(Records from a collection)

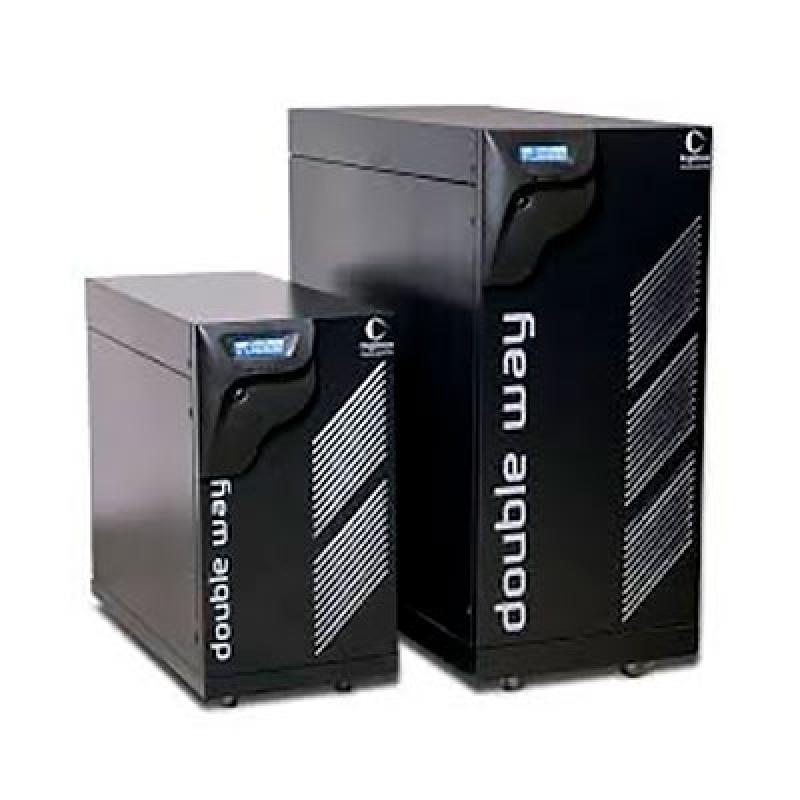 Nobreak 10kva Data Center Guaianases - Nobreak para Datacenter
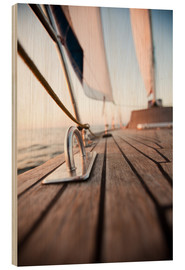 Wood print  Sailing in the Wind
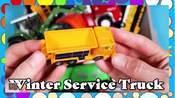 收割机、拖拉机、挖掘机玩具,学习车辆名称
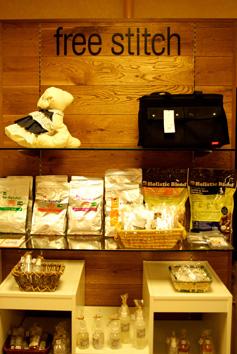 ららぽーと船橋店にレッツラGO!_c0209415_19421151.jpg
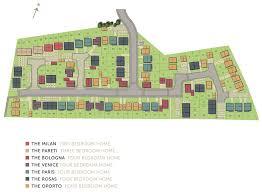 new homes in doncaster destiny strata
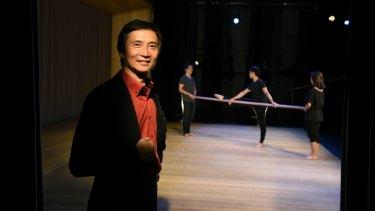 Mao's last dancer Li Cunxin on the set of <i>The Peasant Prince</i> at Monkey Baa Theatre.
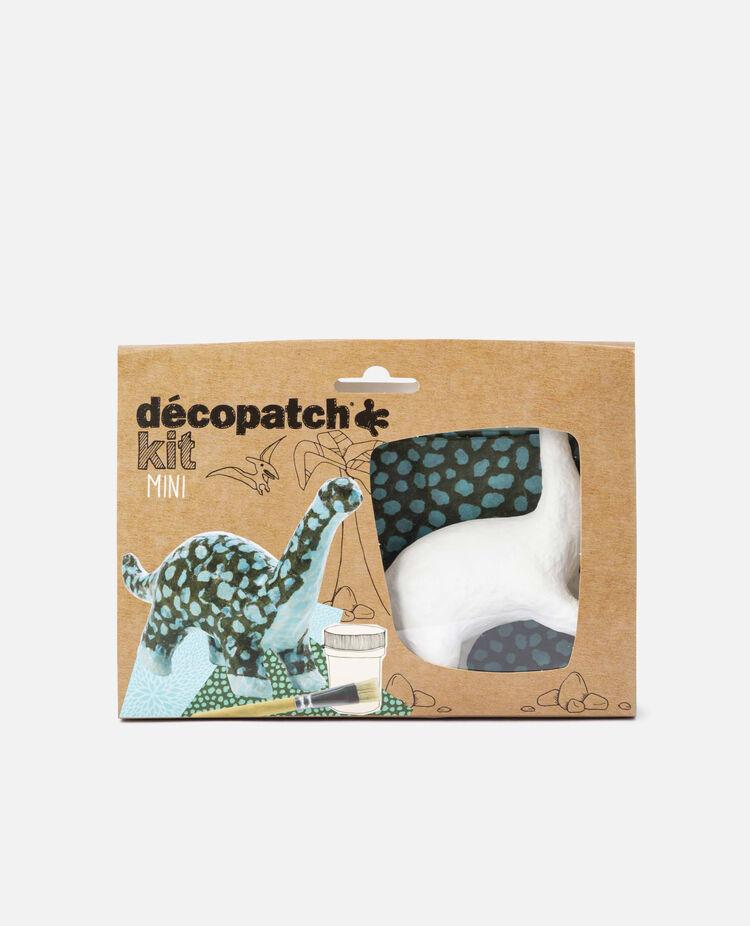 キットミニ 恐竜 デコパッチ / décopatch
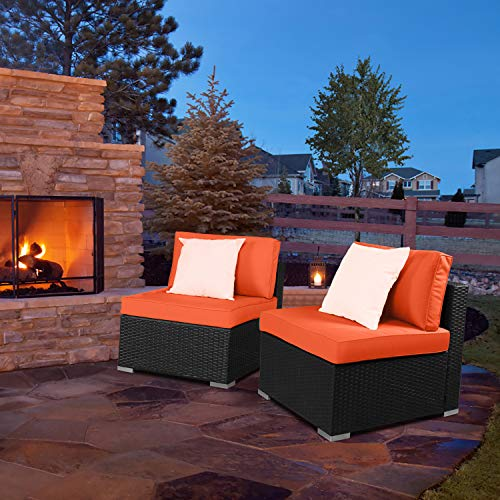 EXCITED WORK PE Wicker Outdoor Loveseat 2 Pcs Patio Couch with Washable Cushion and 2 Pillow,Sectional Furniture Conversation Set(Orange)
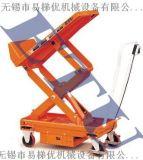 ETU易梯優,移動式可傾斜平臺車 傾斜45度電動液壓升降平臺車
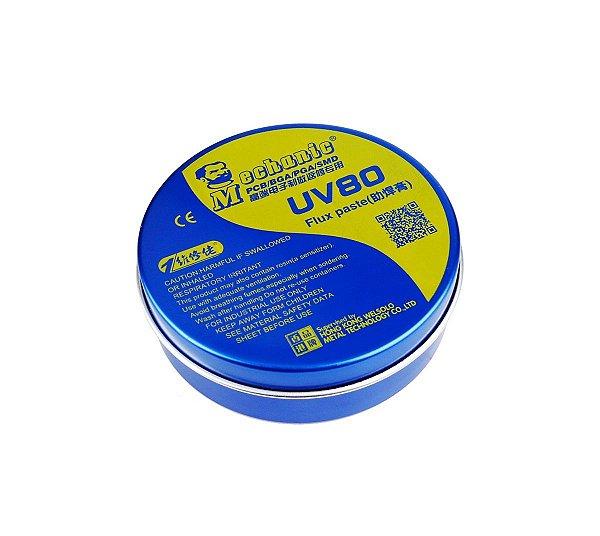 Fluxo em Pasta Mechanic UV80 PCB BGA PGA SMD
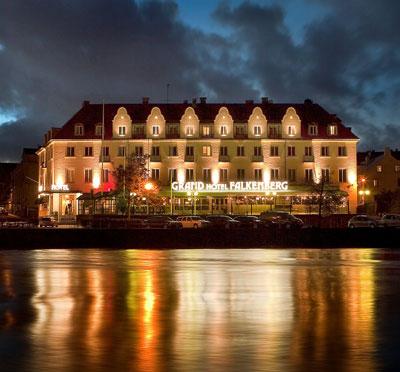 grand hotell falkenberg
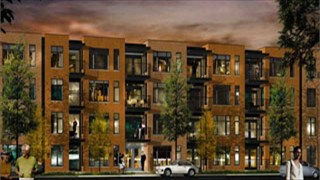 New Homes in Quebec QC Canada - V1 Condominiums by Chapam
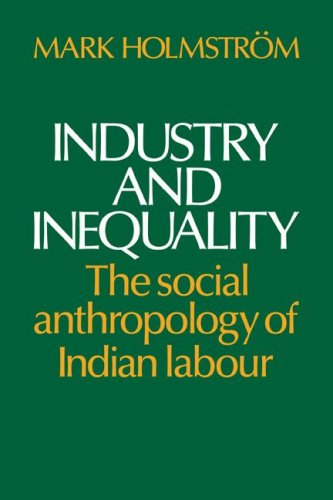 Industry and Inequality: The Social Anthropology of Indian Labour: Mark Holmstrà m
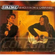 Coleske - Coleske Sings Simon And Garfunkel (CD)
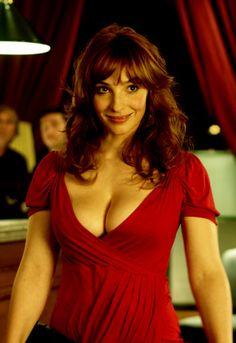 Cristina vixxen redhead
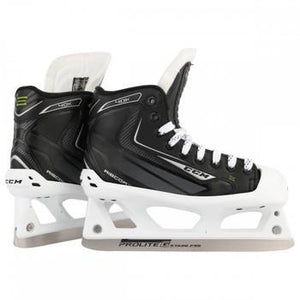 CCM RibCor 40K Ice Hockey Goalie Skates - Junior - PSH Sports
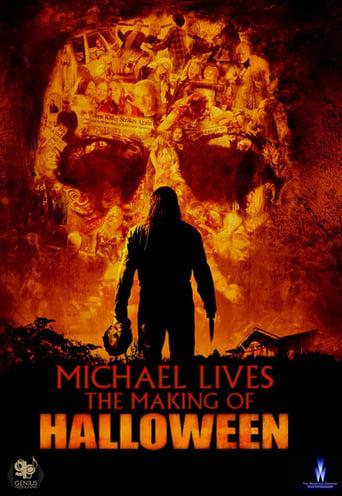Watch Michael Lives: The Making of 'Halloween' Online Free Putlocker
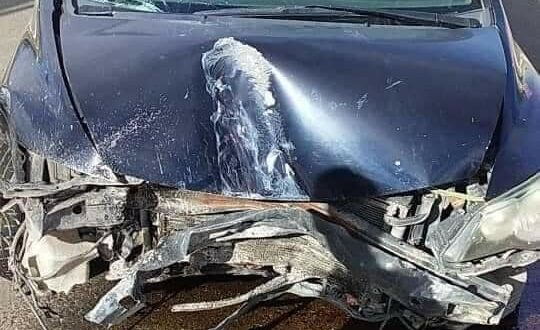 وائل رمضان يتعرض لحادث سير مروع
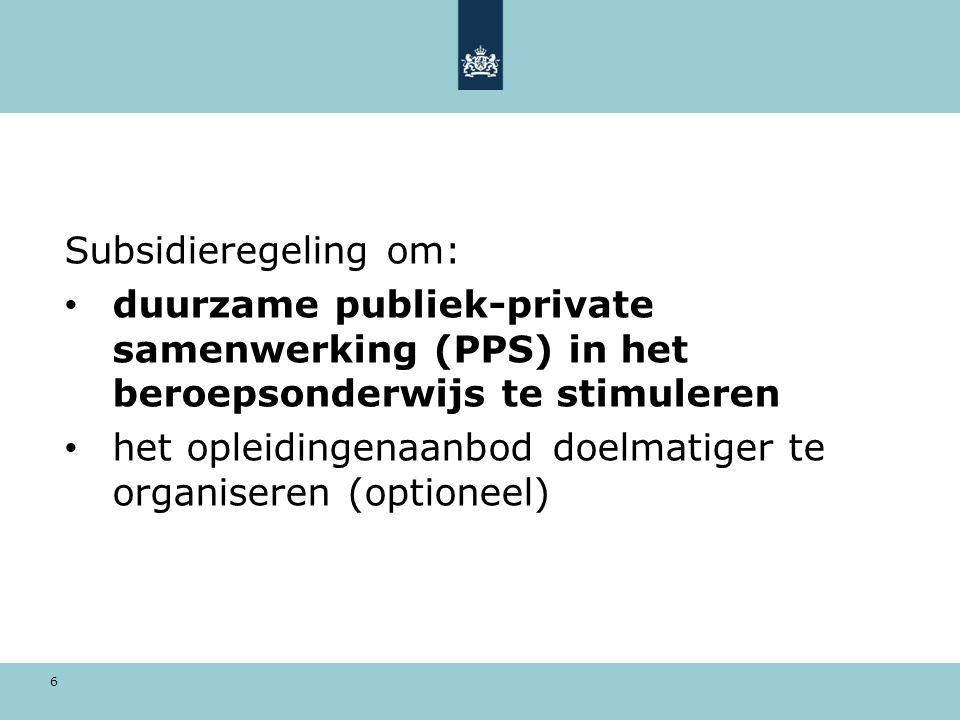 6 Subsidieregeling om: duurzame publiek-private samenwerking (PPS) in het beroepsonderwijs te stimuleren het opleidingenaanbod doelmatiger te organiseren (optioneel)
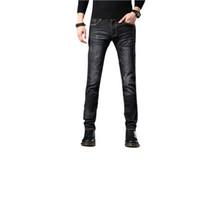 Tasarımcı skinny jeans erkek düz ince elastik kot erkekler rahat erkek streç kot pantolon klasik Kalem pantolon Boyut 29-36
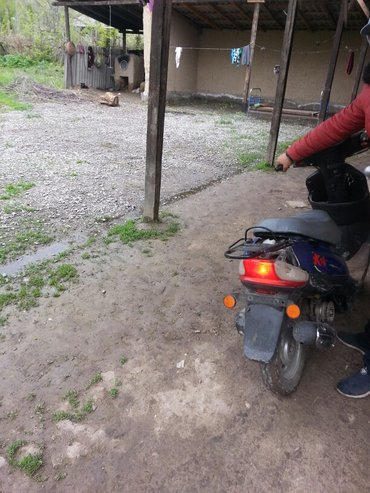 Скутер хорошой сас кара балта 80 куб  в Кара-Балта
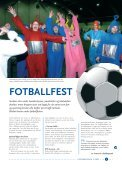 Nr 2 2005 - Helse Nord-Trøndelag HF - Page 5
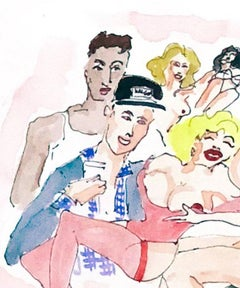 Happy hour at David LaChapelle - One of a kind watercolor, Framed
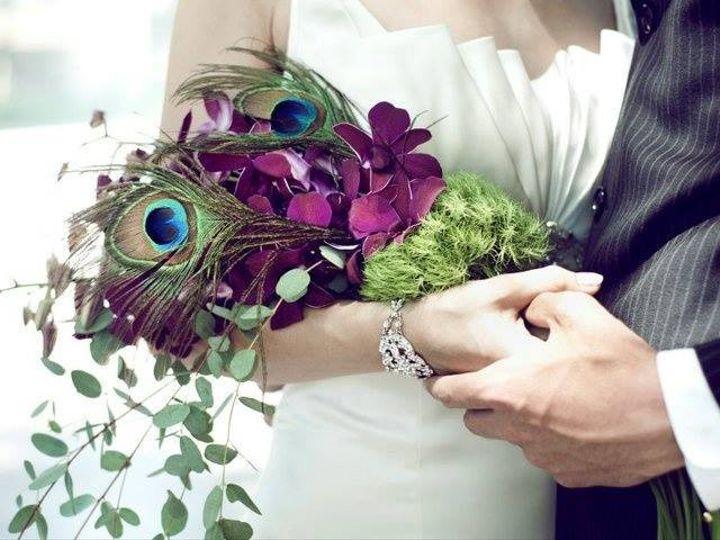 Tmx 1465579145605 10410606101521760487724668921453129321749212n Ferndale, Michigan wedding officiant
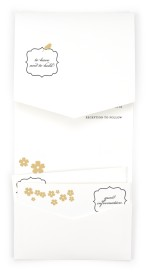 Soft and Sweet Pocket Invitations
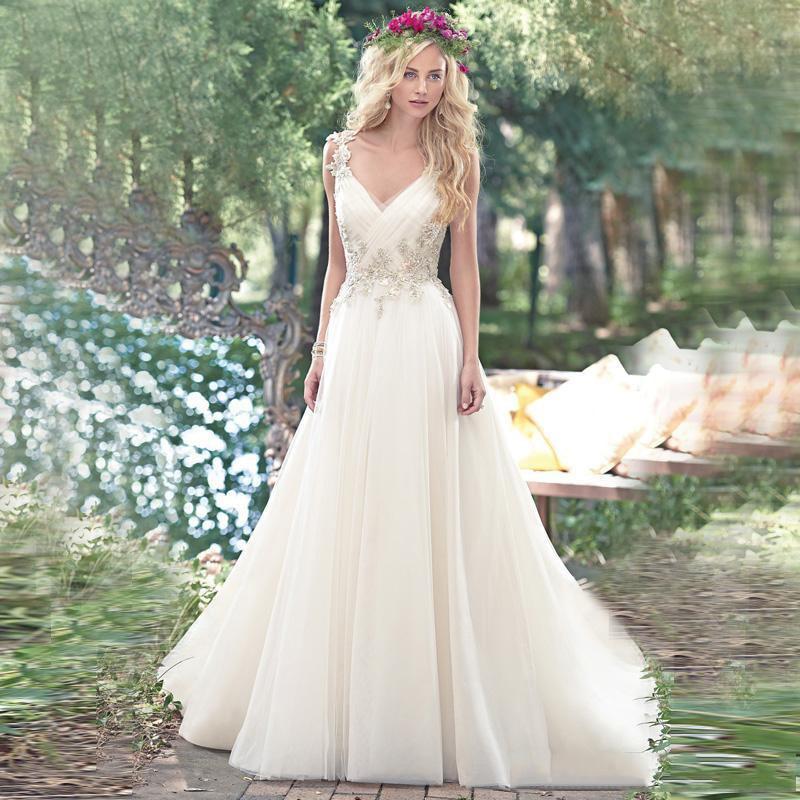 Backless Beach Wedding Dresses V Neck Flowing Vintage Boho: New Arrival Spring Beach Wedding Dresses Vintage Crystal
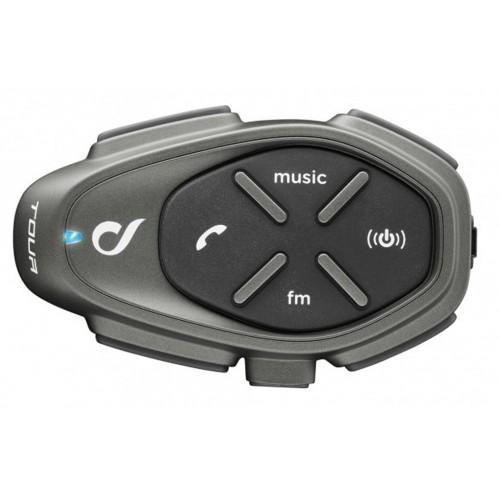 Sistem de comunicare moto Interphone Tour Single Pack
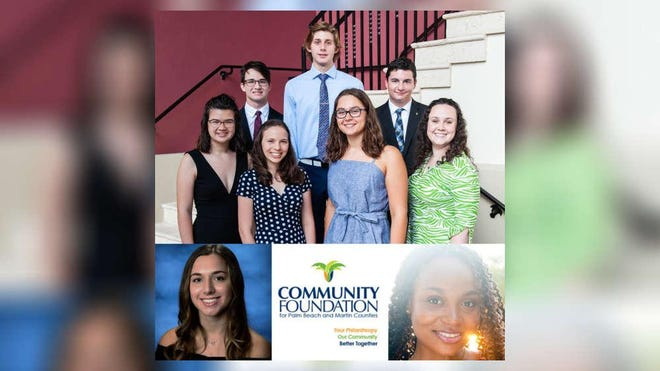Dozens of local students have received more than $1 million in scholarship money through The Community Foundation for Palm Beach and Martin Counties. The money will be used toward college expenses.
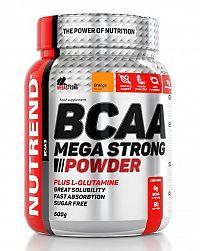 BCAA Mega Strong Powder od Nutrend 500 g Pomaranč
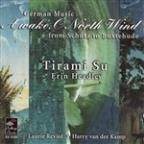 Awake, O North Wind: German Music from Schutz to Buxtehude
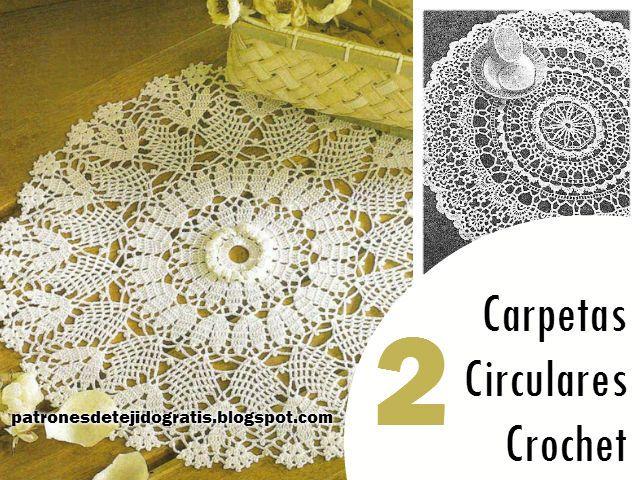 Patrones de tejido: 2 Carpetas Circulares Crochet / esquemas ...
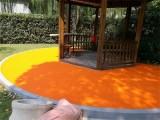 上海小区塑胶地坪施工价格
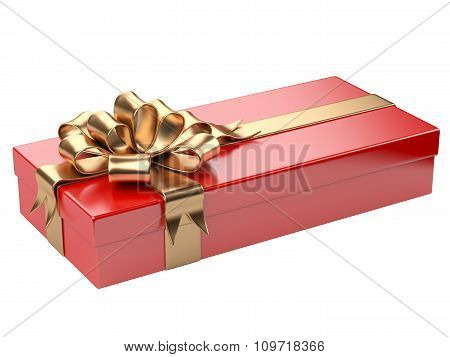 Red Gift Box With Blank Gift Tag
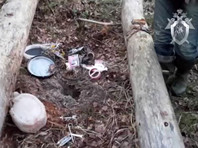 В подмосковном лесу обнаружены останки молодого мужчины, который весной 2017 года ушел в поход и пропал без вести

- _ASSIGNMENT_
You need to restate all of the entries above exactly and leave the pictures behind.

- _YOUR SOLUTION_
 Nobreak 10kva Data Center Guaianases - Nobreak para Datacenter
 Wood print  Sailing in the Wind
 收割机、拖拉机、挖掘机玩具,学习车辆名称
 ららぽーと船橋店にレッツラGO!_c0209415_19421151.jpg
 new homes in doncaster destiny strata
 Mao's last dancer Li Cunxin on the set of <i>The Peasant Prince</i> at Monkey Baa Theatre.
 キットミニ 恐竜 デコパッチ / décopatch
 EXCITED WORK PE Wicker Outdoor Loveseat 2 Pcs Patio Couch with Washable Cushion and 2 Pillow,Sectional Furniture Conversation Set(Orange)
 ETU易梯優,移動式可傾斜平臺車 傾斜45度電動液壓升降平臺車
 Fluxo em Pasta Mechanic UV80 PCB BGA PGA SMD
 grand hotell falkenberg
 New Homes in Quebec QC Canada - V1 Condominiums by Chapam
 Industry and Inequality: The Social Anthropology of Indian Labour: Mark Holmstrà m
 Coleske - Coleske Sings Simon And Garfunkel (CD)
 Cristina vixxen redhead
 CCM RibCor 40K Ice Hockey Goalie Skates - Junior - PSH Sports
Watch Michael Lives: The Making of 'Halloween' Online Free Putlocker
 وائل رمضان يتعرض لحادث سير مروع
 6 Subsidieregeling om: duurzame publiek-private samenwerking (PPS) in het beroepsonderwijs te stimuleren het opleidingenaanbod doelmatiger te organiseren (optioneel)
 Tasarımcı skinny jeans erkek düz ince elastik kot erkekler rahat erkek streç kot pantolon klasik Kalem pantolon Boyut 29-36
 Скутер хорошой сас кара балта 80 куб  в Кара-Балта
 Nr 2 2005 - Helse Nord-Trøndelag HF - Page 5
 Happy hour at David LaChapelle - One of a kind watercolor, Framed
 Tmx 1465579145605 10410606101521760487724668921453129321749212n Ferndale, Michigan wedding officiant
 Soft and Sweet Pocket Invitations
 Backless Beach Wedding Dresses V Neck Flowing Vintage Boho: New Arrival Spring Beach Wedding Dresses Vintage Crystal
 Sistem de comunicare moto Interphone Tour Single Pack
Dozens of local students have received more than $1 million in scholarship money through The Community Foundation for Palm Beach and Martin Counties. The money will be used toward college expenses.
 BCAA Mega Strong Powder od Nutrend 500 g Pomaranč
 Awake, O North Wind: German Music from Schutz to Buxtehude
 Patrones de tejido: 2 Carpetas Circulares Crochet / esquemas ...
 上海小区塑胶地坪施工价格
 Red Gift Box With Blank Gift Tag
 В подмосковном лесу обнаружены останки молодого мужчины, который весной 2017 года ушел в поход и пропал без вести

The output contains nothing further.